Task goal> Rewrite everything from the line containing "Regarding this scene" down to the end of the records, replacing "tile roof" with "tiled roof" and leaving all else unchanged.

Entries>
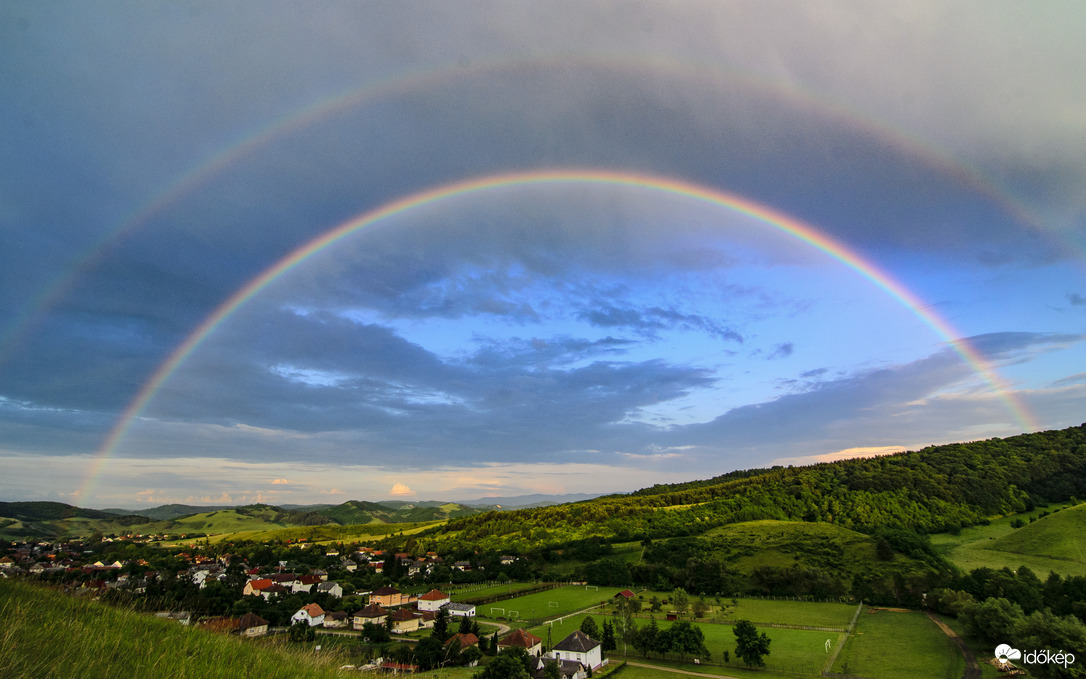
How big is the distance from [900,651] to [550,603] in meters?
34.1

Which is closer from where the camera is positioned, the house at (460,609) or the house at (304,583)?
A: the house at (460,609)

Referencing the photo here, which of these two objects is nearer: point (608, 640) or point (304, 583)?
point (608, 640)

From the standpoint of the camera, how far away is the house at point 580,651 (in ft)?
117

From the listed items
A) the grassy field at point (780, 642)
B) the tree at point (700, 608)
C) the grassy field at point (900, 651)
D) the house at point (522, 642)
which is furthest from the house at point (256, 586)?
the grassy field at point (900, 651)

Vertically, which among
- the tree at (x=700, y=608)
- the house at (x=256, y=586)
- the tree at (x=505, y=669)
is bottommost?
the tree at (x=700, y=608)

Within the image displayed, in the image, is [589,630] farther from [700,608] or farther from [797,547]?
[797,547]

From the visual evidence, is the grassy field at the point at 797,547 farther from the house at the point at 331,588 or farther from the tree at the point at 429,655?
the house at the point at 331,588

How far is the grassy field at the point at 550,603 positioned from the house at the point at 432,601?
4.47 metres

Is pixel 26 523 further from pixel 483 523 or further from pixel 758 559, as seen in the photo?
pixel 758 559

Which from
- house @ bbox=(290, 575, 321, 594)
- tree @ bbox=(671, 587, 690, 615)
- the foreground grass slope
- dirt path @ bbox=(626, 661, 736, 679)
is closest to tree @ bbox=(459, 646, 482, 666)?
dirt path @ bbox=(626, 661, 736, 679)

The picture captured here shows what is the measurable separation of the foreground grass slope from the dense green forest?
91.4 meters

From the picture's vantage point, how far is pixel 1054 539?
2525 inches

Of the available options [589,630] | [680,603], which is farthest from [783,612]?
[589,630]

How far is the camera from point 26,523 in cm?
15788
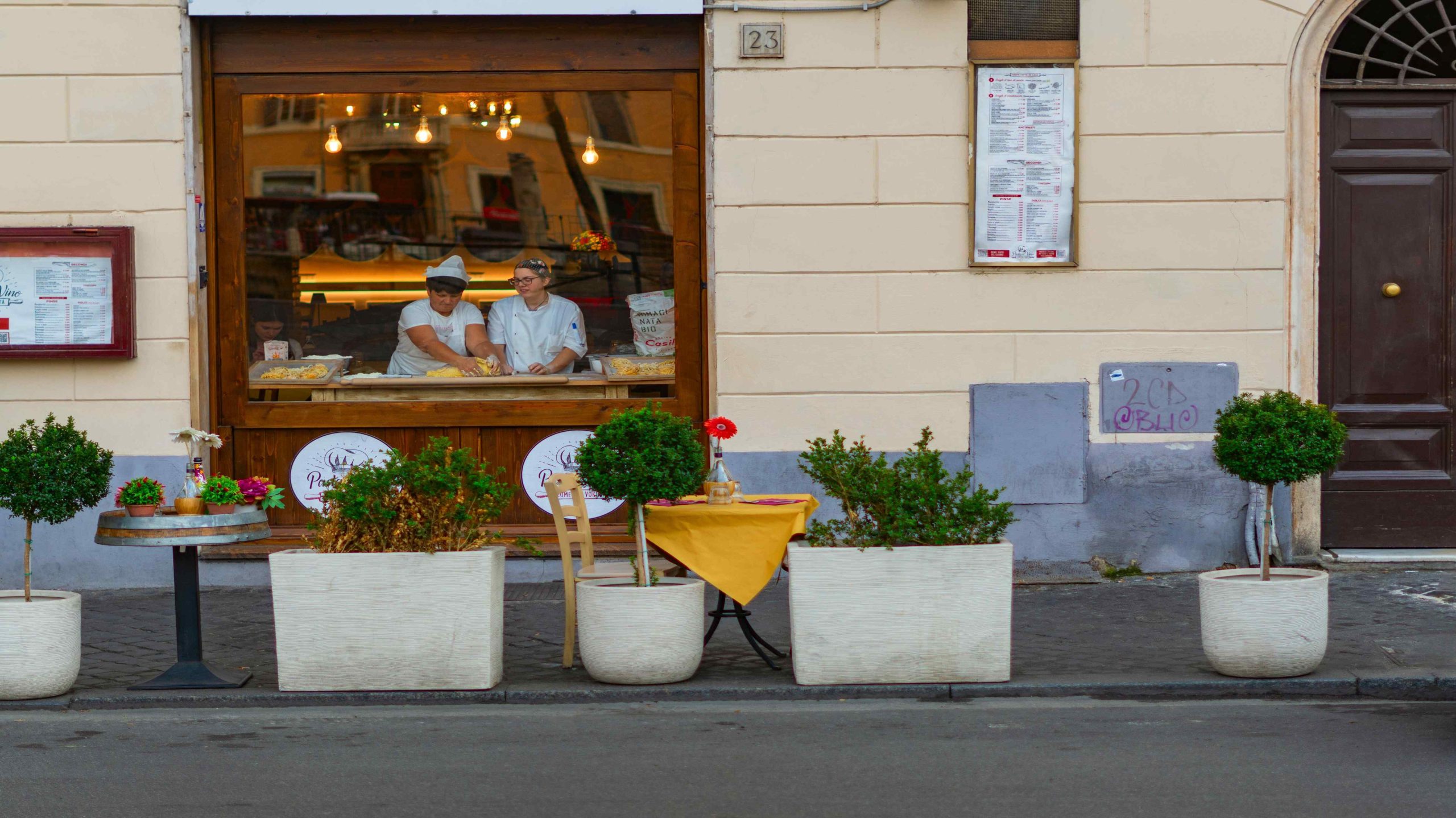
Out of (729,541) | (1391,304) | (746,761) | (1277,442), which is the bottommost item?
(746,761)

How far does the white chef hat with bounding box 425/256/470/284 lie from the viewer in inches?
400

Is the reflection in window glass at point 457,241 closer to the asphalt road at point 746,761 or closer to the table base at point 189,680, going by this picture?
the table base at point 189,680

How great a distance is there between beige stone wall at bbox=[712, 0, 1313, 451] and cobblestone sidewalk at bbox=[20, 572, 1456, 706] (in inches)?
55.2

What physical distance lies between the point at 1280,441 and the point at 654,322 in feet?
14.5

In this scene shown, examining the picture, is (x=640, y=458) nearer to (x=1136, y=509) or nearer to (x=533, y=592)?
(x=533, y=592)

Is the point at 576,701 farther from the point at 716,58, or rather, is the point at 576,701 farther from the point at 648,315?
the point at 716,58

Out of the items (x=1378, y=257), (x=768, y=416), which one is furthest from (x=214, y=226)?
(x=1378, y=257)

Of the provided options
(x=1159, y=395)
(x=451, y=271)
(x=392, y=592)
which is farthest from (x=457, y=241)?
(x=1159, y=395)

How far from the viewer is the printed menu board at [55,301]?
30.9ft

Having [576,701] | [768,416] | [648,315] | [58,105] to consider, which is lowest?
[576,701]

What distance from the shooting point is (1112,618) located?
328 inches

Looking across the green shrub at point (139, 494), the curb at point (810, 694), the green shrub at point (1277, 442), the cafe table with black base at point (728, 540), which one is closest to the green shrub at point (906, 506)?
the cafe table with black base at point (728, 540)

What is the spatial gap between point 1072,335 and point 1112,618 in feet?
6.68

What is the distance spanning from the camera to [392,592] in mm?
6707
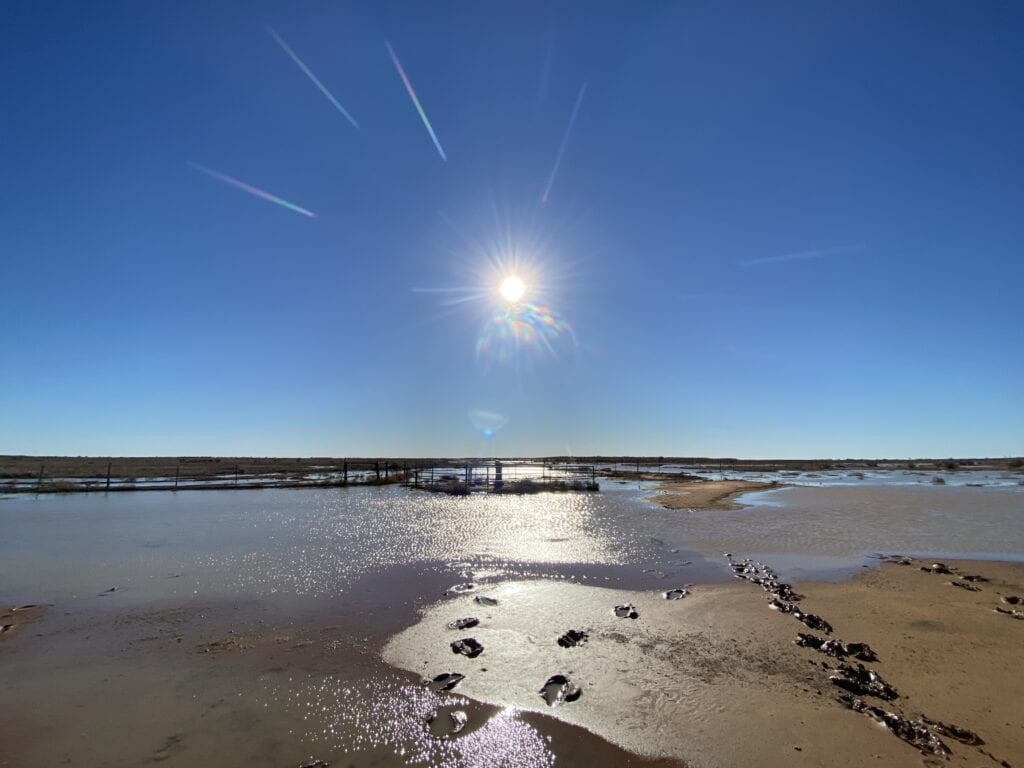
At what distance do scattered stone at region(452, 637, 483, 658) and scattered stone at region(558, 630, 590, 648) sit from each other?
54.4 inches

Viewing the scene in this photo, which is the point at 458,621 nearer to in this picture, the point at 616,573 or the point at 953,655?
the point at 616,573

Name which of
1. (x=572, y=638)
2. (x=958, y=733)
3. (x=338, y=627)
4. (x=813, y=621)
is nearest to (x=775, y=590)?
Answer: (x=813, y=621)

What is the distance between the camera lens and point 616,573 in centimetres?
1375

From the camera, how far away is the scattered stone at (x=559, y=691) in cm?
666

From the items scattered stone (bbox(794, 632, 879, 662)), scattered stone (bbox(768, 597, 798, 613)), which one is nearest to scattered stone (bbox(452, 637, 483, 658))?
scattered stone (bbox(794, 632, 879, 662))

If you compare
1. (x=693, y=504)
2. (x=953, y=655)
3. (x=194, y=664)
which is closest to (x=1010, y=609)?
(x=953, y=655)

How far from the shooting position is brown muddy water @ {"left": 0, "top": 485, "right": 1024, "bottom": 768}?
571cm

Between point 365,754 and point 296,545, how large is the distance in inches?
524

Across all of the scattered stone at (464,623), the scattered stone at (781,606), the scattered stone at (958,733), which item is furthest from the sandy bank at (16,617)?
the scattered stone at (781,606)

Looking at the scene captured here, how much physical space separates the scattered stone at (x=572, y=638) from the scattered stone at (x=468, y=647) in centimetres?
138

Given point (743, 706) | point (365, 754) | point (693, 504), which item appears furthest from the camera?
point (693, 504)

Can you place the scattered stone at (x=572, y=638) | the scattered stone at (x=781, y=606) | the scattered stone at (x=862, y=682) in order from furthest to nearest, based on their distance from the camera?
the scattered stone at (x=781, y=606) → the scattered stone at (x=572, y=638) → the scattered stone at (x=862, y=682)

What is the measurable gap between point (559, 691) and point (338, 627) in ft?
14.9

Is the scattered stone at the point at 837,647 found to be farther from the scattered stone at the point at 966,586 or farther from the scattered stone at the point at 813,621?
the scattered stone at the point at 966,586
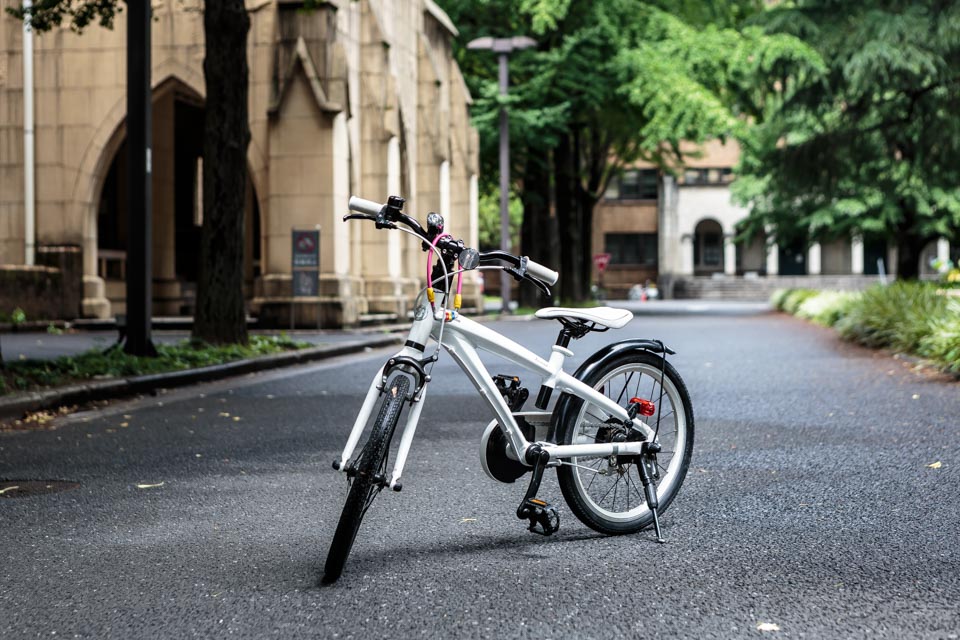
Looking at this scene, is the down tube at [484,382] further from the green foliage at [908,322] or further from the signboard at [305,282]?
the signboard at [305,282]

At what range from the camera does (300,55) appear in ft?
77.4

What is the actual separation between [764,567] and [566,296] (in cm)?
3126

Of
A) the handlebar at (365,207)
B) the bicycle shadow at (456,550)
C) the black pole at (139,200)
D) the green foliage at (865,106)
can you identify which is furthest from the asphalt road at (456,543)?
the green foliage at (865,106)

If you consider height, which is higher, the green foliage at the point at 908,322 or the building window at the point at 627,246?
the building window at the point at 627,246

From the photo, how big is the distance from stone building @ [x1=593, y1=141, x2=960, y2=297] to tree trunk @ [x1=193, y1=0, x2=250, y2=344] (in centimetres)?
5850

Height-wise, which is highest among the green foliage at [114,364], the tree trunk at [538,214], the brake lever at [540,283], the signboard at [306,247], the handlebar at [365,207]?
the tree trunk at [538,214]

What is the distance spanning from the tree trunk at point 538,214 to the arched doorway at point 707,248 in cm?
4205

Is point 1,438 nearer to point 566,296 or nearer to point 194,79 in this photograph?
point 194,79

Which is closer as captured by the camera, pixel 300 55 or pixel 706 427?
pixel 706 427

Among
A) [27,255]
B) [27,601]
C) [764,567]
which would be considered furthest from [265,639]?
[27,255]

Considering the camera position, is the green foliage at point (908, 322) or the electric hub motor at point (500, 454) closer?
the electric hub motor at point (500, 454)

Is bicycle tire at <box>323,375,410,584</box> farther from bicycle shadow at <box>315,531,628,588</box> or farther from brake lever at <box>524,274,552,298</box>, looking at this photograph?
brake lever at <box>524,274,552,298</box>

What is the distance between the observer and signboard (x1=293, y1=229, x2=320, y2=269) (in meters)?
22.0

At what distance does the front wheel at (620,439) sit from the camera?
16.3ft
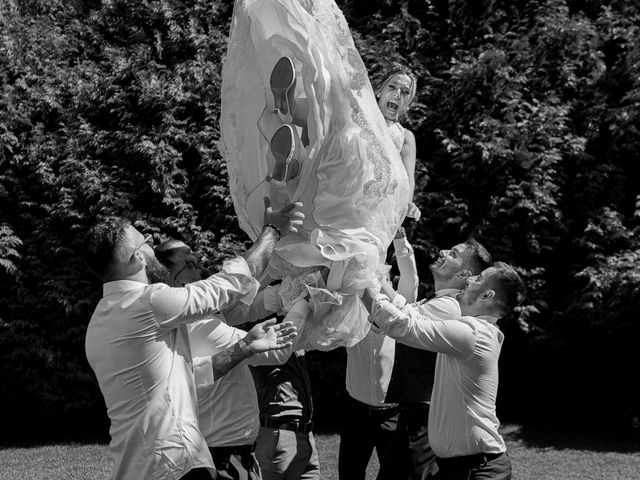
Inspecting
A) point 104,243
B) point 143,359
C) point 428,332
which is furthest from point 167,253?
point 428,332

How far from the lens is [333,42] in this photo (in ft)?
11.4

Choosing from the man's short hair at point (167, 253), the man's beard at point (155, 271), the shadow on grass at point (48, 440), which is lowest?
the shadow on grass at point (48, 440)

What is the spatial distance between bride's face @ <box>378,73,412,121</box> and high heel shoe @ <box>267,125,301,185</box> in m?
0.93

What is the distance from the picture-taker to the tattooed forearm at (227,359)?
10.3 ft

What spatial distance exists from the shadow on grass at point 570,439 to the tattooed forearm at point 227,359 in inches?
204

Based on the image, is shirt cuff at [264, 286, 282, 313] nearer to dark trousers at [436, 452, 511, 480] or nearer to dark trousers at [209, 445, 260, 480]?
dark trousers at [209, 445, 260, 480]

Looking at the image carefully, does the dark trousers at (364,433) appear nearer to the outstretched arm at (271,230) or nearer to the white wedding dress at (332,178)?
the white wedding dress at (332,178)

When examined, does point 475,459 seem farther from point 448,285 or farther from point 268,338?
point 268,338

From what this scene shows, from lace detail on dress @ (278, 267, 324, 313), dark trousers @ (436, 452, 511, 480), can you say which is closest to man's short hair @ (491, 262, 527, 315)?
dark trousers @ (436, 452, 511, 480)

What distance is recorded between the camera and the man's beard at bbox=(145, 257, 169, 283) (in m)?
3.37

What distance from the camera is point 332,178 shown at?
11.4ft

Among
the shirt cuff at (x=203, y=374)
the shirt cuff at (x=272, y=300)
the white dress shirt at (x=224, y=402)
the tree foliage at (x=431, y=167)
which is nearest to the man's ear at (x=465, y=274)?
the shirt cuff at (x=272, y=300)

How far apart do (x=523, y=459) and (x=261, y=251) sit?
4.95 metres

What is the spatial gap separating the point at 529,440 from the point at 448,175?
272 cm
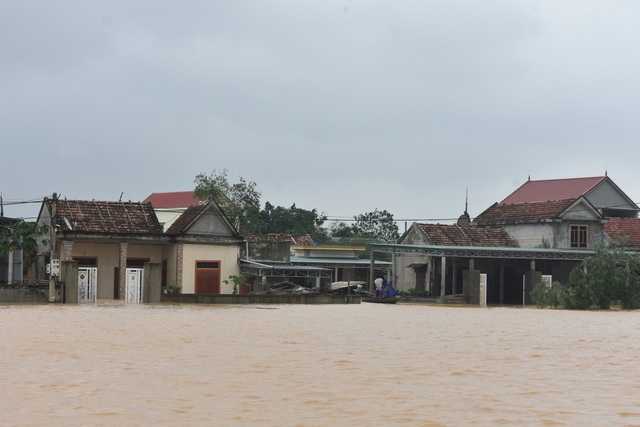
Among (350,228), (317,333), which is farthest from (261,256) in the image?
(350,228)

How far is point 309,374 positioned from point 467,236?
43748 millimetres

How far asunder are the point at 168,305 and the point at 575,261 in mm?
26624

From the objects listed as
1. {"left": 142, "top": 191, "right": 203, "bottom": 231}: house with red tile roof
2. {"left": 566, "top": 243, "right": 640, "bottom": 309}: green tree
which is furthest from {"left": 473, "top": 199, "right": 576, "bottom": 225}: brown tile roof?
{"left": 142, "top": 191, "right": 203, "bottom": 231}: house with red tile roof

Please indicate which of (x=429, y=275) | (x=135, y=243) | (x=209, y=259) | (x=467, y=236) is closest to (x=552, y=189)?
(x=467, y=236)

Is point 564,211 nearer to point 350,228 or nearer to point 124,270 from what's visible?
point 124,270

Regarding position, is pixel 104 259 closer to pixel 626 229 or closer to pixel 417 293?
pixel 417 293

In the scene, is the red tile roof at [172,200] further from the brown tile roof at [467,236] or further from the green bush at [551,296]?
the green bush at [551,296]

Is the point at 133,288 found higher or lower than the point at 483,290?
higher

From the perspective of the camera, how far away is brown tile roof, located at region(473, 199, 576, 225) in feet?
194

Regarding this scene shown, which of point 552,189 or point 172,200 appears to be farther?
point 172,200

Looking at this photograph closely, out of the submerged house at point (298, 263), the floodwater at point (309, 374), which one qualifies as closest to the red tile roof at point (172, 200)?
the submerged house at point (298, 263)

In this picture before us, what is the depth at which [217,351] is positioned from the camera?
20484 mm

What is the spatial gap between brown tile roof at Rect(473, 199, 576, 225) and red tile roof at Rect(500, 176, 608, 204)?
453 centimetres

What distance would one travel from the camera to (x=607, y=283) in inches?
1767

Right answer>
Regarding this scene shown, which of point 552,189 or point 172,200 appears to be farther?
point 172,200

Looking at this photograph closely, out of the submerged house at point (298, 263), the floodwater at point (309, 374), which one qualifies as closest to the red tiled roof at point (172, 200)?
the submerged house at point (298, 263)

In this picture before us, what is the depth at which [217,351] is positioned from the camera?
20484 mm

What is the spatial gap between brown tiled roof at Rect(473, 199, 576, 225) and red tiled roof at Rect(500, 176, 608, 204)?
453 centimetres

What distance would one travel from the camera to (x=607, y=283) in inches?
1767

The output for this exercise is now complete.